++++ Records provided ++++
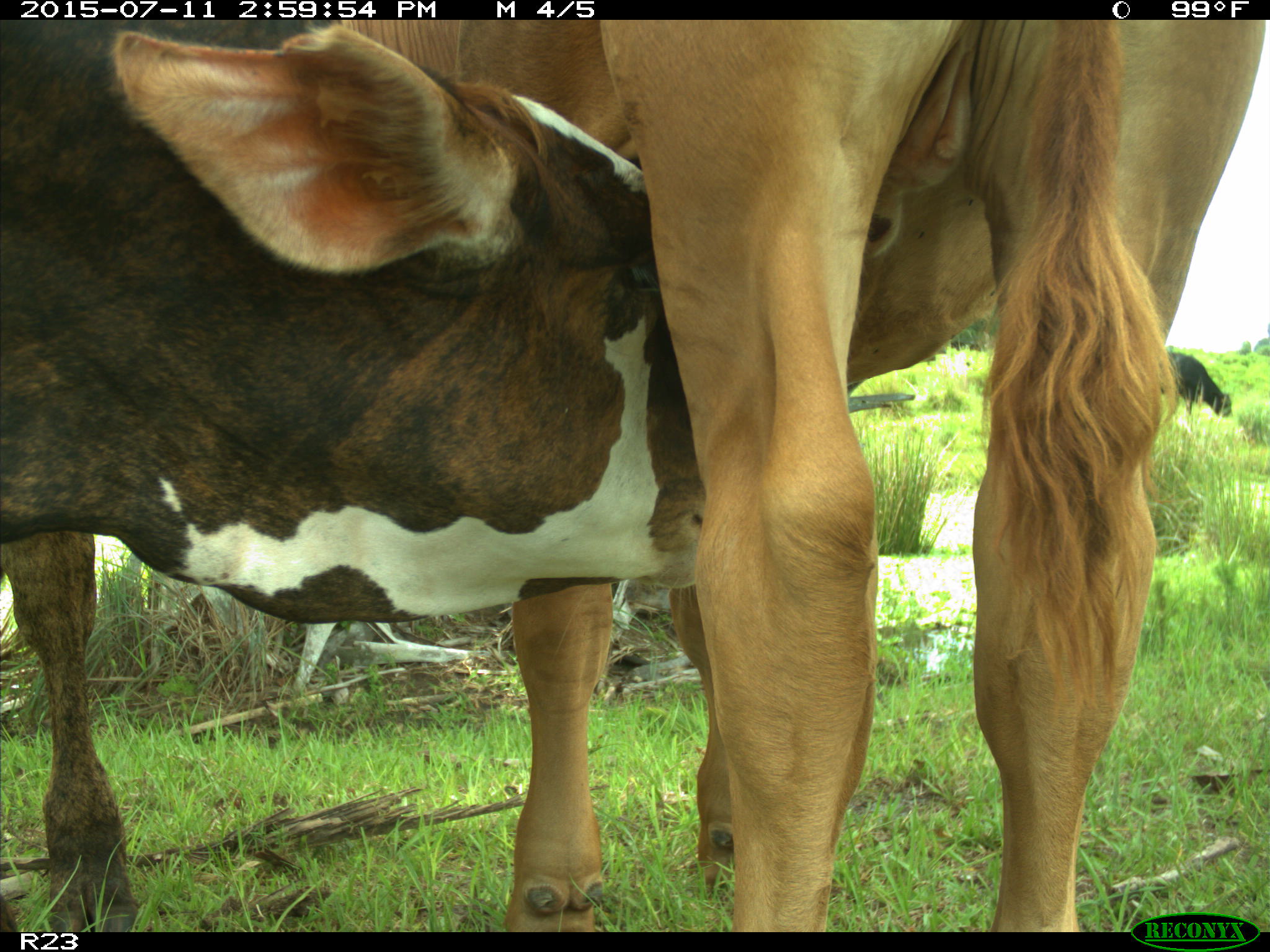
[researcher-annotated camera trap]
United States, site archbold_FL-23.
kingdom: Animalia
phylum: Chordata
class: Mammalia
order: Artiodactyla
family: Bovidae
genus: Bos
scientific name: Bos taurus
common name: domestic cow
++++
**Task instructions:**
Could you set down exactly the lines from the one containing "class: Mammalia" through the last line of the records above, both included?

**Reply:**
class: Mammalia
order: Artiodactyla
family: Bovidae
genus: Bos
scientific name: Bos taurus
common name: domestic cow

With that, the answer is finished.